Exercise goal => Retype the rows below word for word, starting at the line that has "If you had to pick from" and stopping after the line that has "which is furthest".

Data rows =>
..........

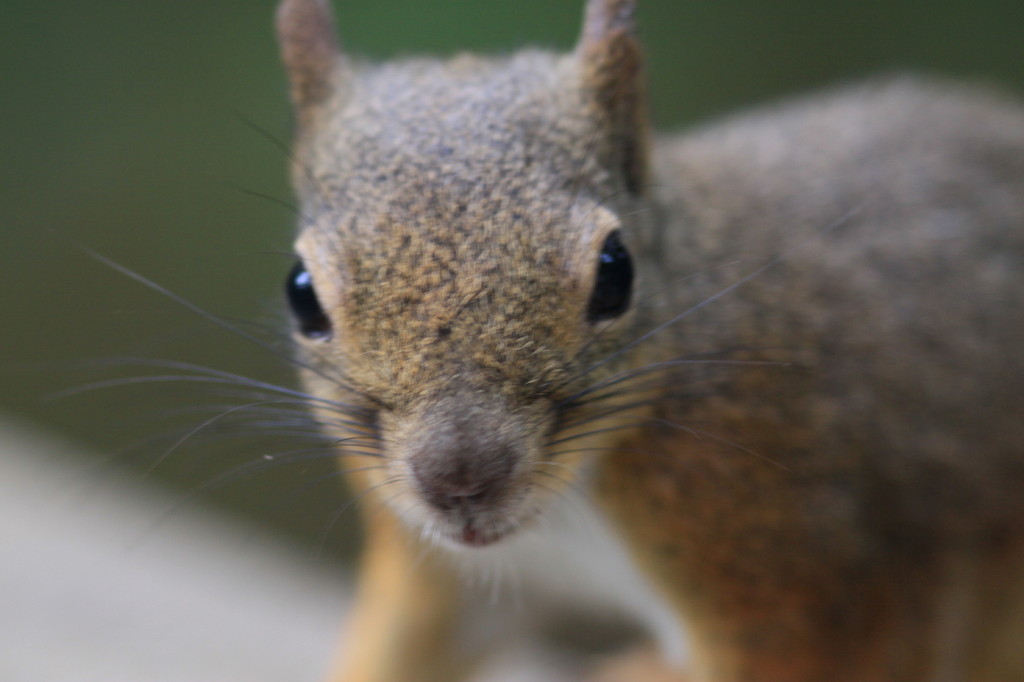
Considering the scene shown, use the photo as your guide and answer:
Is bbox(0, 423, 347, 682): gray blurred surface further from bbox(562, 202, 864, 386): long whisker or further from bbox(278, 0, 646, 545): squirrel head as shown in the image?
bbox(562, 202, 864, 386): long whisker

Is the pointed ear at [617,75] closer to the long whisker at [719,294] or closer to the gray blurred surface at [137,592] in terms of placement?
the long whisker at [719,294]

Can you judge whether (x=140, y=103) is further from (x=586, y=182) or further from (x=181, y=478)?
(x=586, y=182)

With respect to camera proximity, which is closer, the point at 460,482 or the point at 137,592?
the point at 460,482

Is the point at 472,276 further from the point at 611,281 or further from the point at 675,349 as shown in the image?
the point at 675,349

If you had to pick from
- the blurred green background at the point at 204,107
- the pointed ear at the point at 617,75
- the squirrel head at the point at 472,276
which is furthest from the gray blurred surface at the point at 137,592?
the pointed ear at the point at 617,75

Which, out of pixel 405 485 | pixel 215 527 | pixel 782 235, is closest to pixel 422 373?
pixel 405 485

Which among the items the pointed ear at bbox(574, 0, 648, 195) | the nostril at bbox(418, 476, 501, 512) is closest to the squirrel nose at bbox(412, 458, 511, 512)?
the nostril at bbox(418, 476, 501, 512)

..........

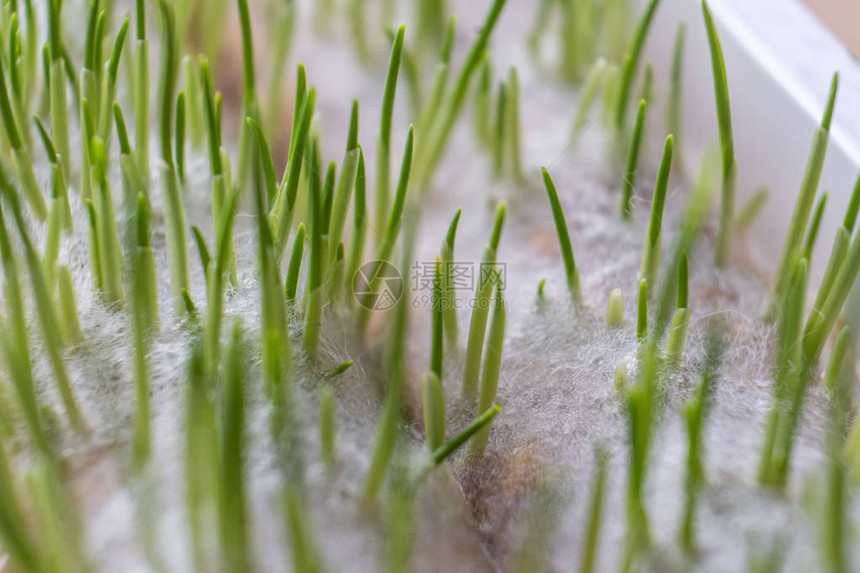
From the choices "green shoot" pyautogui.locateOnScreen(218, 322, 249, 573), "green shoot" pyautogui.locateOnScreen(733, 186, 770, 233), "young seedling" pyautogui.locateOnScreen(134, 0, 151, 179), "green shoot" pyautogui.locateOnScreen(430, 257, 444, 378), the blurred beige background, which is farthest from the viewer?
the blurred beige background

..........

Response to this task =>
If you had to pick from
- the blurred green background at the point at 204,107
- the pointed ear at the point at 617,75
- the squirrel head at the point at 472,276
which is furthest from the gray blurred surface at the point at 137,592?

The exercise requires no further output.